Sabía que estaba en algún rincón de la comisaría, en ese mismo cuarto inmundo y frío de la otra vez. Lo habían agarrado en la puerta su casa y lo habían metido en un patrullero. Nadie en ningún momento le había pedido los datos. Sabía, entonces, que estaba jugado. En realidad lo sabía desde bastante antes, lo supo después de que lo paró la cana y lo mandaron a vender. Lo sabía desde que dijo que no y a la semana siguiente lo levantaron y lo cagaron bien a trompadas. Pero también sabía que no iba a ser él el encargado de su mierda, si querían la guita que se fueran a vender ellos, manga de ladris.
Entró un policía y él dijo “dejame salir, cobani”. Por respuesta obtuvo una risa sarcástica y un “qué negrito pelotudo, de acá vas a salir a laburar para nosotros o no vas a salir”. Juan calló, como solía hacer, como estaba acostumbrado a hacer. “No te hagas el gil, que seguro te la debés pasar choreando, vos”. A Juan se le llenaron los ojos de lágrimas pero hizo todo lo posible para que no se le notara y sólo soltó, después de unos segundos, “yo no robo”. El cabo primero de la comisaría segunda de Lomas del Mirador se cagó de risa y volvió a salir. Al rato, Juan perdió la noción de cuánto, volvió a entrar con un compañero y empezaron a pegarle, como una semana atrás. Como una semana atrás volvió a gritar pero nadie lo ayudó. “Te lo digo por última vez, pibe, hacenos caso o sos boleta”. Juan, como solía hacer, como estaba acostumbrado a hacer, calló. El cabo primero sacó un arma y apuntó a la cara de Juan.
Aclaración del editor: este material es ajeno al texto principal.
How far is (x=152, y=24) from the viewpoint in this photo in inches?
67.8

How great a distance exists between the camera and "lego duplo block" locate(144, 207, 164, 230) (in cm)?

De repente, cuando pensaba que ya estaba en las últimas, entró el sargento y dijo que lo soltaran. Lo metieron de vuelta en el patrullero y lo tiraron en el medio de la nada. Juan tardó cinco horas pero logró volver a su casa, donde encontró a su vieja y a su hermana desesperadas. Cuando lo vieron sangrando fue peor, él les contó todo pero les dijo que lo mejor iba a ser no hablar ni denunciar nada porque, al fin y al cabo, ¿quién le iba a creer a un negrito con pinta de pibe chorro?. Juan no entendió nunca qué habría pasado, pero tampoco importó, por alguna razón estaba vivo y afuera. Al día siguiente decidieron mudarse y Juan empezó la facultad. Desde que su hermana había arrancado era algo que quería pero pensaba que no era lo suficientemente inteligente para manejar. Y resultó que le iba bastante bien. Dejó de pensar que por alguna razón merecía el maltrato de otros, dejó de pensar que estaba bien que lo ningunearan. Ya no se sentía menos.
Extrañaba el barrio y cada tanto se daba una vuelta para ver a los pibes, aunque trataba de no hacerlo mucho, no fuera cosa de tentar a la suerte.Sus amigos le decían que a lo mejor para ellos también había un lugar en la universidad y él les decía que sí, que claro, que cómo no, que si él podía ellos también.
Con los años el recuerdo de aquellas noches en la comisaría se fue borrando y él casi sentía que eran parte de otra vida, una bastante infeliz. Ahora era otro, uno que siempre iba a saber de dónde había salido, uno que nunca iba a sentir vergüenza de ser morocho pero uno que podía sentirse tranquilo de caminar por donde quisiera, uno que ya no le tenía miedo a la yuta. Una realidad, ahora, que un poco le recordaba cuando era chico, cuando no existía el temor, la desilusión, cuando no existía la violencia -al menos en su conciencia- y todo era posibilidad. Ahora, aún cuando ya era adulto, todo volvía a ser posibilidad.
“Mirame, pendejo, quiero que veas cuando te raje un tiro en medio de la jeta”. Juan abrió los ojos y el cabo primero disparó.